問題 -
疲労予防に関する文章のうち、「取材・文/石飛カノ 撮影/谷尚樹 スタイリスト/高島聖子」から始まり「な人生を送る世界」を目指す。」に至るまでの部分を、一字も変えずに書き写しなさい。

───── 分析用の文章 ─────

今日からできる疲労予防。胃腸・肝臓・脳 8つのインナーケア
疲れないカラダ作りのためには、カラダの外側からのみならず内側から整えるインナーケアを取り入れたい。不調を実感しやすい胃腸、沈黙の臓器と言われる肝臓、デスクワークやストレスなどで日々疲労が蓄積している脳にいたるまで、日常にちょっとした工夫を加えるだけで、疲労は軽減できる。
取材・文/石飛カノ 撮影/谷尚樹 スタイリスト/高島聖子 イラストレーション/イオクサツキ 編集/阿部優子 撮影協力/UTUWA
初出『Tarzan』No.831・2022年4月7日発売
教えてくれた人
中田航太郎先生(なかだ・こうたろう)/総合内科医。パーソナルドクターを提供する〈ウェルネス〉代表。「病気になる前に適切なリテラシーに基づき疾病リスクを軽減、健康な人生を送る世界」を目指す。

───── 対象資料 ─────

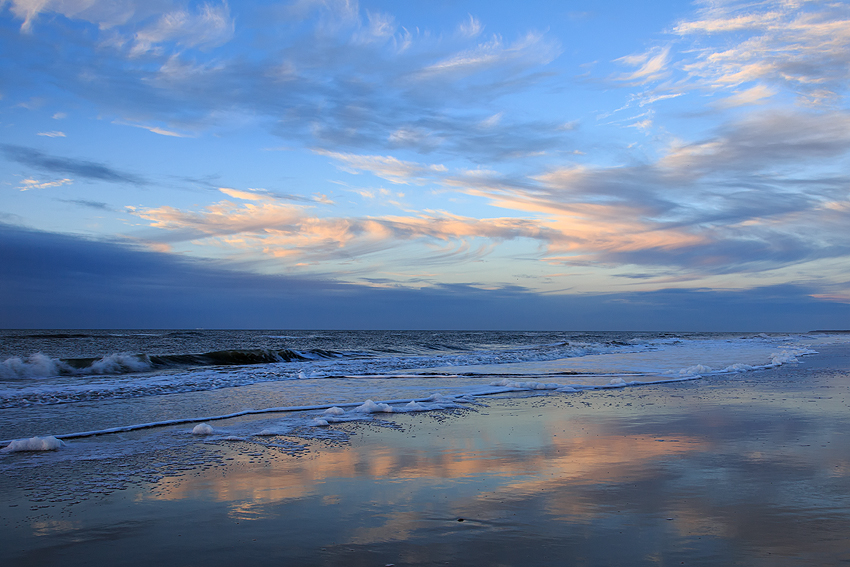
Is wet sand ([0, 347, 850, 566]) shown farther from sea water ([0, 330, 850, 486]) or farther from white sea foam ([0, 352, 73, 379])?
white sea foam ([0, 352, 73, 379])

─────
───── 対象資料 ─────

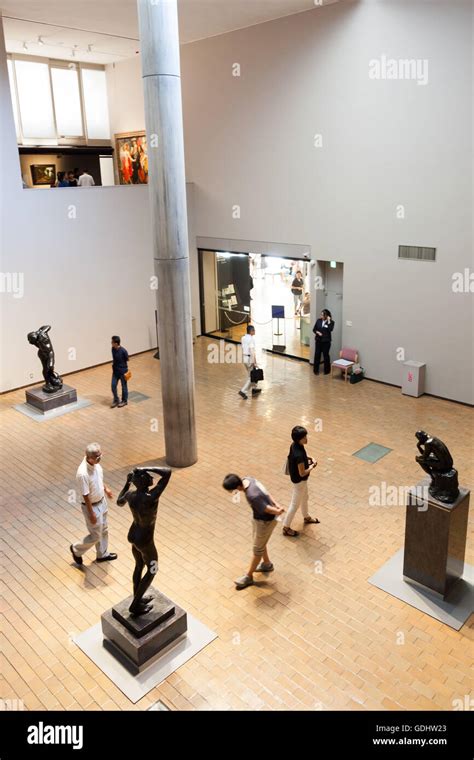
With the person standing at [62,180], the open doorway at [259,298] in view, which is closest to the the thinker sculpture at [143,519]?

─────
───── 対象資料 ─────

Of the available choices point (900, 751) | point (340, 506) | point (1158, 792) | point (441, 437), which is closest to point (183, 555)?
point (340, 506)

─────

解答 -
取材・文/石飛カノ 撮影/谷尚樹 スタイリスト/高島聖子 イラストレーション/イオクサツキ 編集/阿部優子 撮影協力/UTUWA
初出『Tarzan』No.831・2022年4月7日発売
教えてくれた人
中田航太郎先生(なかだ・こうたろう)/総合内科医。パーソナルドクターを提供する〈ウェルネス〉代表。「病気になる前に適切なリテラシーに基づき疾病リスクを軽減、健康な人生を送る世界」を目指す。